■ REQUIREMENT A:
In the passage on negativity, how does the denial of negativity manifest?
■ REQUIREMENT B:
Edit the passage on negativity by writing out the part starting with "Therefore, when you" and going on through "consequently, anyone else’s.", with "salvation" replaced by "liberation".
■ REQUIREMENT C:
Write a continuation of the passage on negativity that picks up after its final sentence.

■ TEXT:
:::::
Therefore, when you penetrate the illusion and at last see the negativity lodged in yourself, you are much nearer to salvation than those who cling to the false theories about life — false because in their hearts they do not really believe either the fake good feelings or the negative ones they produce to avoid death and nothingness.

It is impossible to eliminate the illusions unless one comes face to face with the discrepancy between what one consciously believes or what one thinks one believes and pays lip service to, and what one believes deep down in one’s soul where the emotions, attitudes, and concepts form a specific expectation of life and create a specific emotional climate. Wherever such negativity exists — hidden or overt — one does not trust in the ultimate good of one’s own personality nor, consequently, anyone else’s.

There is a great deal of difference between facing the negativity, understanding that here I am negating rather than affirming; here I express the negation in this specific way, and a justification of this negation, while denying its existence. The denial manifests in a continuous effort to talk oneself into the opposite state. The justification manifests as a destructive, negative world view to justify a personal fear. The fear is therefore denied in its real form. It must always lead back to a personal experience, never to a general one. In other words, when people try to expound a nihilistic world view, they hide their private fears, disappointments, and suffering, their distrust in their own innermost self, in their feelings, by making a general rule that life is, supposedly, bad. The personal experience must be unearthed.
:::::
■ INFORMATION SHOWN:
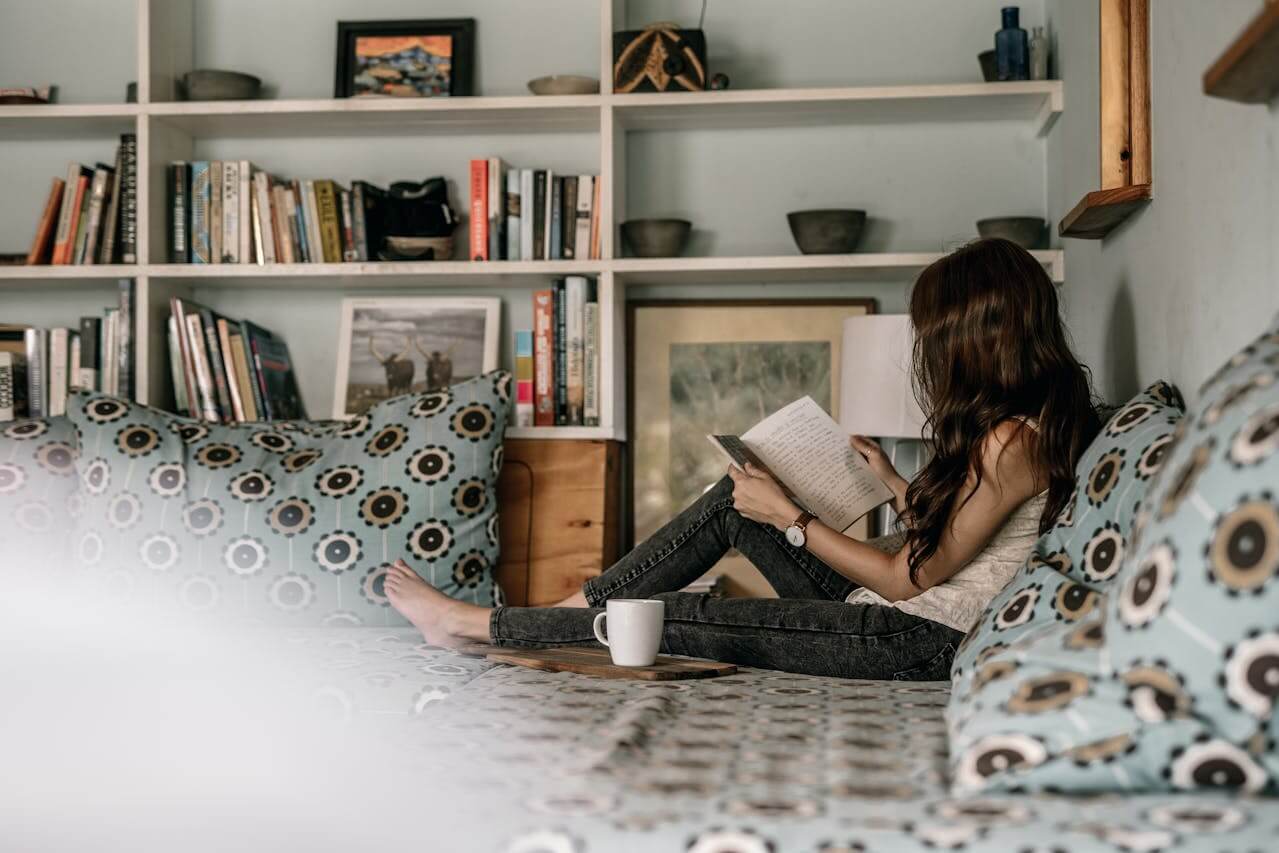 personal growth and development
:::::
■ RESULT A:
It manifests in a continuous effort to talk oneself into the opposite state.

■ RESULT B:
Therefore, when you penetrate the illusion and at last see the negativity lodged in yourself, you are much nearer to liberation than those who cling to the false theories about life — false because in their hearts they do not really believe either the fake good feelings or the negative ones they produce to avoid death and nothingness.

It is impossible to eliminate the illusions unless one comes face to face with the discrepancy between what one consciously believes or what one thinks one believes and pays lip service to, and what one believes deep down in one’s soul where the emotions, attitudes, and concepts form a specific expectation of life and create a specific emotional climate. Wherever such negativity exists — hidden or overt — one does not trust in the ultimate good of one’s own personality nor, consequently, anyone else’s.

■ RESULT C:
Therefore this path must be concerned with penetrating illusions — the illusion that says, “I am fulfilled” when one feels unfulfilled; the illusion that pretends the world is bad when one believes that one’s feelings are unacceptable or dangerous; the illusion that ignores a particular unhappiness; the illusion that makes one unaware of how one holds back the spontaneous flow of natural feelings, and the illusion that does not want to see in what devious ways this can be accomplished.

Illusion does not refer only to glorifying or beautifying facts by falsely making them more positive. Nor does it refer only to ignoring vague factors that would need concise acknowledgement in order to bring the personality into balance and truth. It means more than denial and failure to ascertain an inner state. Even this failure to ascertain may be subtle, for a state may be half-admitted without your fully seeing it. Illusion also means producing unreal negative emotions. This, too, may be subtle.

Both positive and negative false emotions can be so subtle that it is easy not to admit them. It is rather obvious that false feelings are produced when one talks oneself into a feeling that one does not have at all. It is less obvious that the feelings are false when the rudiments of the particular feeling actually exist and on one level of consciousness the person would very much want to feel this particular emotion, but cannot, due to blockage. Hence, the feeling is manipulated, artificially exaggerated or dramatized. Again, this may apply to positive or negative emotions.

Dramatizing negative emotions is just as frequent as pretending positive feelings. Usually they go hand in hand and can be found together in the same psyche. One hangs onto hurts, which may be just as illusory as pretended fulfillment or a denied unfulfillment. Anger, hurt, suffering may all be dramatized and clung to. Artificial feelings, both positive and negative, serve to alleviate the terror of non-feeling, which is a state of nonlife.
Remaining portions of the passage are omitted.